_Problem details_
Return every entry exactly as written.

— start —

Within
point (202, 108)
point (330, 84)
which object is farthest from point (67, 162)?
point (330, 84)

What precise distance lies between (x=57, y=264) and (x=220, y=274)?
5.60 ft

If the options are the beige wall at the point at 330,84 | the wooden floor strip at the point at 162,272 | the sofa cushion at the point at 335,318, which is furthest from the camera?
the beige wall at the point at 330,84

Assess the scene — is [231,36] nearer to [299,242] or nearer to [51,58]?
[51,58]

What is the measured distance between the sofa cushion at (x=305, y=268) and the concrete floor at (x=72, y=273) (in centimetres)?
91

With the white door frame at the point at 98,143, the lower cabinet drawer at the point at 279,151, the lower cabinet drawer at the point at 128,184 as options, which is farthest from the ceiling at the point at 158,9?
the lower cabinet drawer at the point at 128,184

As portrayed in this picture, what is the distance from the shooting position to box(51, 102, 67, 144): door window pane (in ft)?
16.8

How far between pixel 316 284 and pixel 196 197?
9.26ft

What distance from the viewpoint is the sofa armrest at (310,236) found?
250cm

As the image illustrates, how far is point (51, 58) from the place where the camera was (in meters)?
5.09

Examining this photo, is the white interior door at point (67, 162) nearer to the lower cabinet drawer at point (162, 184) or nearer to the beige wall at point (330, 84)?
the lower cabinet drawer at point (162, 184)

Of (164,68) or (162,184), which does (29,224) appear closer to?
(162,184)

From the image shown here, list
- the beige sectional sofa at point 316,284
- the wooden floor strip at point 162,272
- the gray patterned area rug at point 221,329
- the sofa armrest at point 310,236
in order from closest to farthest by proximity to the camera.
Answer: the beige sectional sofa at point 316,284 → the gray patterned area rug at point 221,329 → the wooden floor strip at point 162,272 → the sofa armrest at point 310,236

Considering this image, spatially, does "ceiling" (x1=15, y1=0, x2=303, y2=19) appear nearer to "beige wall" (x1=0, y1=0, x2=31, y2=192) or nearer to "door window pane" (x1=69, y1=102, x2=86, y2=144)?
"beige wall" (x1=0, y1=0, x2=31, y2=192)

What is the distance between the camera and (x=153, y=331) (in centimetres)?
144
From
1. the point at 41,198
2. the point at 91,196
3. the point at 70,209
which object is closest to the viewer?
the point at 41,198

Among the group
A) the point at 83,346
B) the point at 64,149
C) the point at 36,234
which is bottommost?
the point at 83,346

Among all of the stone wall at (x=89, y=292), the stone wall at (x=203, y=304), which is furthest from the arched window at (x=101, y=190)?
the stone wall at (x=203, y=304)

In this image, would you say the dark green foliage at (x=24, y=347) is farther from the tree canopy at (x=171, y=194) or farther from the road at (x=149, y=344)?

— end —

_Exercise output_
Within
point (202, 108)
point (330, 84)
which object is farthest from point (67, 162)?
point (330, 84)

What precise distance lies between (x=57, y=264) and (x=220, y=274)?
5.60 ft

If the options are the beige wall at the point at 330,84 | the wooden floor strip at the point at 162,272 | the sofa cushion at the point at 335,318, which is furthest from the camera?
the beige wall at the point at 330,84

Assess the scene — is [231,36] nearer to [299,242] or nearer to [51,58]?
[51,58]

What is the measured distance between the sofa cushion at (x=305, y=268) and the concrete floor at (x=72, y=273) (in centimetres)?
91

With the white door frame at the point at 98,143, the lower cabinet drawer at the point at 279,151, the lower cabinet drawer at the point at 128,184 as options, which is farthest from the ceiling at the point at 158,9?
the lower cabinet drawer at the point at 128,184

As portrayed in this picture, what is the distance from the shooting position to box(51, 102, 67, 144): door window pane (in ft)?
16.8

How far between pixel 316 284 and pixel 196 197?
9.26ft

What distance from the viewpoint is the sofa armrest at (310,236) found?
250cm

As the image illustrates, how far is point (51, 58) from the place where the camera was (in meters)?
5.09

Examining this photo, is the white interior door at point (67, 162) nearer to the lower cabinet drawer at point (162, 184) or nearer to the beige wall at point (330, 84)?
the lower cabinet drawer at point (162, 184)

Of (164,68) or (162,184), which does (29,224) appear closer to?
(162,184)

From the image shown here, list
- the beige sectional sofa at point 316,284
- the wooden floor strip at point 162,272
- the gray patterned area rug at point 221,329
- the sofa armrest at point 310,236
in order from closest to farthest by proximity to the camera.
Answer: the beige sectional sofa at point 316,284 → the gray patterned area rug at point 221,329 → the wooden floor strip at point 162,272 → the sofa armrest at point 310,236

Considering this image, spatially, does "ceiling" (x1=15, y1=0, x2=303, y2=19) appear nearer to "beige wall" (x1=0, y1=0, x2=31, y2=192) or nearer to "door window pane" (x1=69, y1=102, x2=86, y2=144)?
"beige wall" (x1=0, y1=0, x2=31, y2=192)

What is the distance between the camera and (x=153, y=331) (in centimetres)?
144
From
1. the point at 41,198
2. the point at 91,196
3. the point at 70,209
which object is closest to the viewer?
the point at 41,198

Among the group
A) the point at 83,346
B) the point at 64,149
C) the point at 36,234
which is bottommost?
the point at 83,346

Among all of the stone wall at (x=89, y=292), the stone wall at (x=203, y=304), which is furthest from the arched window at (x=101, y=190)?
the stone wall at (x=203, y=304)

In this image, would you say the dark green foliage at (x=24, y=347) is farther from the tree canopy at (x=171, y=194) or farther from the road at (x=149, y=344)?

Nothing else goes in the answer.